### Texte source
------------------------------

Si Mercedes a encore écrasé la concurrence cette saison, permettant à Nico Rosberg d'enfin devenir champion du monde à Abou Dhabi dimanche lors de la dernière épreuve, remportée par son équipier Lewis Hamilton, il ne s'en est pas moins passé pas mal de choses cette saison, sur et en dehors de la piste.
Massa et Button, militants de la retraite avant 40 ans
Des quatorze saisons en F1 de Felipe Massa (arrivé en 2002 chez Sauber), qui stoppe sa carrière à 35 ans chez Williams, on retient quatre choses. Tout d’abord, il a fait quasi jeu égal avec Michael Schumacher pour sa première année chez Ferrari en 2006. Ensuite, il a passé, sur sa Ferrari, le drapeau à damier en étant champion du monde lors du pluvieux dernier Grand Prix 2008, chez lui au Brésil… avant de perdre le titre quelques dizaines de secondes plus tard, quand l’Allemand Timo Glock a commis une erreur dans le dernier tour et s’est fait passer par Lewis Hamilton, permettant in extremis à ce dernier de grappiller le point qui lui manquait pour remporter sa première couronne.
Neuf mois plus tard, tournant dramatique dans la carrière du Brésilien : il se prend en plein casque, au cours des essais du Grand Prix de Hongrie, une pièce perdue par la monoplace de son compatriote Barrichello. Même s’il en sort finalement sans séquelles après deux jours de coma, il n’a jamais retrouvé son niveau d’avant.
Enfin, sa dernière course à domicile, le 13 novembre sur sa Williams, restera dans les esprits : après son abandon sur sortie de piste, il s'est offert un émouvant retour vers les stands sous l'ondée, un drapeau brésilien sur les épaules et les yeux humides, acclamé par les spectateurs puis par les mécanos. Et même si «tous ces moments se perdront dans le temps comme les larmes dans la pluie», comme dit l'androïde Roy Batty (Rutger Hauer) à la fin de Blade Runner, on est finalement content que Massa se soit planté pour voir ça.

------------------------------

### Données fournies
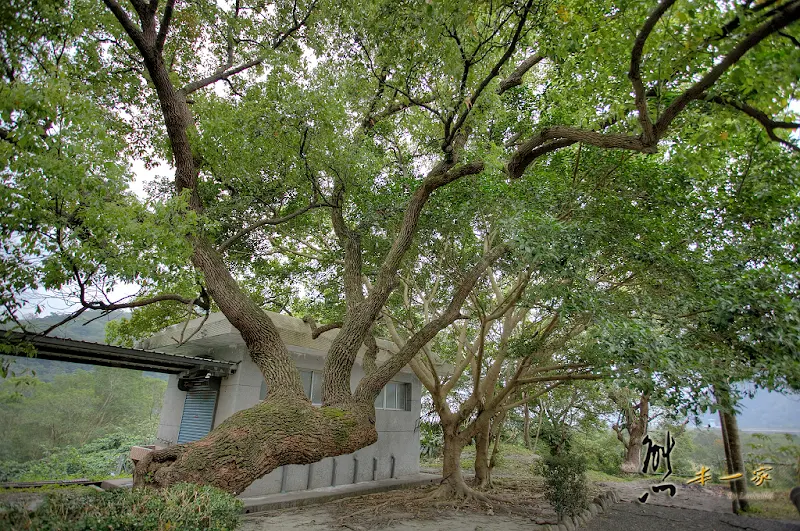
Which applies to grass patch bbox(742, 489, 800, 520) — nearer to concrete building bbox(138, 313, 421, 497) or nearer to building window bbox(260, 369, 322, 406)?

------------------------------

Redonnez en entier le texte sur la saison de Formule 1 et la carrière de Felipe Massa, sans en changer un seul mot.

Si Mercedes a encore écrasé la concurrence cette saison, permettant à Nico Rosberg d'enfin devenir champion du monde à Abou Dhabi dimanche lors de la dernière épreuve, remportée par son équipier Lewis Hamilton, il ne s'en est pas moins passé pas mal de choses cette saison, sur et en dehors de la piste.
Massa et Button, militants de la retraite avant 40 ans
Des quatorze saisons en F1 de Felipe Massa (arrivé en 2002 chez Sauber), qui stoppe sa carrière à 35 ans chez Williams, on retient quatre choses. Tout d’abord, il a fait quasi jeu égal avec Michael Schumacher pour sa première année chez Ferrari en 2006. Ensuite, il a passé, sur sa Ferrari, le drapeau à damier en étant champion du monde lors du pluvieux dernier Grand Prix 2008, chez lui au Brésil… avant de perdre le titre quelques dizaines de secondes plus tard, quand l’Allemand Timo Glock a commis une erreur dans le dernier tour et s’est fait passer par Lewis Hamilton, permettant in extremis à ce dernier de grappiller le point qui lui manquait pour remporter sa première couronne.
Neuf mois plus tard, tournant dramatique dans la carrière du Brésilien : il se prend en plein casque, au cours des essais du Grand Prix de Hongrie, une pièce perdue par la monoplace de son compatriote Barrichello. Même s’il en sort finalement sans séquelles après deux jours de coma, il n’a jamais retrouvé son niveau d’avant.
Enfin, sa dernière course à domicile, le 13 novembre sur sa Williams, restera dans les esprits : après son abandon sur sortie de piste, il s'est offert un émouvant retour vers les stands sous l'ondée, un drapeau brésilien sur les épaules et les yeux humides, acclamé par les spectateurs puis par les mécanos. Et même si «tous ces moments se perdront dans le temps comme les larmes dans la pluie», comme dit l'androïde Roy Batty (Rutger Hauer) à la fin de Blade Runner, on est finalement content que Massa se soit planté pour voir ça.